WHAT NEEDS TO BE DONE.
All lines in the material below that hold "genus" should be found and copied.

RECORD EXCERPTS.
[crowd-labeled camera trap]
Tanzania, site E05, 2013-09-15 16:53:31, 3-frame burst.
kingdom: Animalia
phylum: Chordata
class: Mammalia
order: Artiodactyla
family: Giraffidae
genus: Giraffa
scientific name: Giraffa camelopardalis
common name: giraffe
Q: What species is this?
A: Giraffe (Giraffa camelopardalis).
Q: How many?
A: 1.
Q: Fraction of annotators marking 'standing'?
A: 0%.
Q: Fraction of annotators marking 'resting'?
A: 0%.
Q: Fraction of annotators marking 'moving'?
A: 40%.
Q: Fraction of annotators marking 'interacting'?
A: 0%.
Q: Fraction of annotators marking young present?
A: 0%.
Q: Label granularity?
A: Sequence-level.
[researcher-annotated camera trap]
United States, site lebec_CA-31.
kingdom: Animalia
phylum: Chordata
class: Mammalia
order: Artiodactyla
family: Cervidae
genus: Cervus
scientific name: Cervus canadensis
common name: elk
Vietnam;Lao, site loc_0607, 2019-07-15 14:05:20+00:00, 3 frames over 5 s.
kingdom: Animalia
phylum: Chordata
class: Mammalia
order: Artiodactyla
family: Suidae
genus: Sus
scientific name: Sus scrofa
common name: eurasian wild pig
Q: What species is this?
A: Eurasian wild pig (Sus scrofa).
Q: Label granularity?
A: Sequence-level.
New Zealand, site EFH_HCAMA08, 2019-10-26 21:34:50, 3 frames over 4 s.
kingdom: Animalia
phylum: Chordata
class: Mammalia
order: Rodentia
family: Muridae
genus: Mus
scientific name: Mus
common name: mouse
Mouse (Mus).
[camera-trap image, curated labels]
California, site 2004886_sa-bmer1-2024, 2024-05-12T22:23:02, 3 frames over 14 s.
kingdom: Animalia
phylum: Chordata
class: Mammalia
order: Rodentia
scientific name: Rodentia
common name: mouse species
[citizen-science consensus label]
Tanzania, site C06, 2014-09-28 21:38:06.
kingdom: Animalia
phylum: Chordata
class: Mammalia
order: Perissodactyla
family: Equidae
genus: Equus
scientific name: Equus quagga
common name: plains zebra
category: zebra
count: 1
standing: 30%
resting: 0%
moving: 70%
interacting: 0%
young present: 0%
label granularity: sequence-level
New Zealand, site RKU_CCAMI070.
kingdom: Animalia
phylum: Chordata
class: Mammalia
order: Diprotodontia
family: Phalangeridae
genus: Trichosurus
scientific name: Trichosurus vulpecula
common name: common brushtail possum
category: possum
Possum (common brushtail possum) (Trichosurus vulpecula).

OUTPUT FOR THIS EXERCISE.
genus: Giraffa
genus: Cervus
genus: Sus
genus: Mus
genus: Equus
genus: Trichosurus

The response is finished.